Belfast é o novo filme do aclamado diretor Kenneth Branagh que tem sido um dos queridinhos na temporada de premiações. Rodado praticamente todo em preto e branco, ele conta a história da família de Buddy, um garoto que vive em uma região de Belfast que era pacífica, mas que nos final dos anos 60 vê o surgimento de um conflito entre católicos e protestantes. Como pano de fundo desse momento histórico, o Cinema e o olhar de uma criança.

Belfast tem basicamente dois focos: o macro, mostrando as tensões provenientes dessa disputa religiosa; e o micro, focado na família de Buddy, nas discussões de seus pais, na influência da prima mais velha e nas lições de sabedoria de seus avós. Em alguns momentos, em razão desse olhar infantil sobre algo maior, lembra “A vida é bela” e o recente “Jojo Rabbit”, mas sem o verniz dessas duas obras. O pai de Buddy se ausenta durante dias seguidos para trabalhar, e nunca fica bem claro se ele realmente tem um emprego ou se está envolvido em outras atividades. Os avós de Buddy foram uma espécie de porto seguro para ele, em meio aos conflitos familiares e políticos.
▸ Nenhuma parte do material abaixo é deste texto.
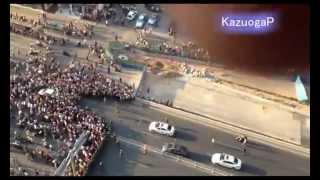 中国、反日デモで道路封鎖を破って日本車を攻撃[2012/09/15]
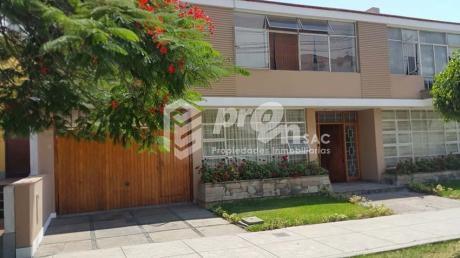 San Isidro – Hermosa Casa Excelente Ubicación
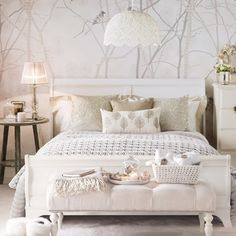 Vintage Bedroom Vintage glam bedroom, with tree-print wallpaper and white wooden bed - Looking for vintage bedroom ideas? We show you how to create a vintage bedroom with vintage crafts and beautiful decorating scheme ideas Chic Bedroom, Interior Design, Bedroom Vintage, Glamourous Bedroom, Neutral Bedroom Design, Bedroom Inspirations, White Wooden Bed, Home Bedroom, Home Decor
São poucas cenas coloridas, sempre em momentos emblemáticos. O preto e branco não chega a incomodar, mas também não atinge o impacto pretendido. Por vezes, a história parece meio lugar comum, genérica. Jude Hill, que interpreta o menino Buddy, dá um show de carisma. Seus pais, Ma e Pa, vividos por Caitriona Balfe e Jamie Dorman têm uma atuação apenas eficiente ao mostrar as desavenças de um casal com objetivos de vida diversos: enquanto o pai é um sonhador e quer ir embora de Belfast, fugir dos conflitos e talvez dar uma vida melhor para os filhos, a mãe prefere permanecer onde estão as suas raízes, a sua gente, ainda que isso signifique algum risco para eles e para as crianças. Judi Dench e Ciarán Hinds dão vida aos avós de Buddy, e provavelmente nos oferecem as melhores atuações da película, trazendo aquele casal de idosos queridos e adoráveis.

Belfast é um bom filme, correto, mas nada espetacular e talvez um pouco pretensioso. É uma narrativa simplificada de algo tão importante. A fotografia se sobressai ao roteiro, que não brilha, o que surpreende, por se tratar de um filme de Kenneth Branagh. Em uma temporada que temos obras mais marcantes, não me parece sustentar algum favoritismo ao Oscar. É diferente, sem ser especial.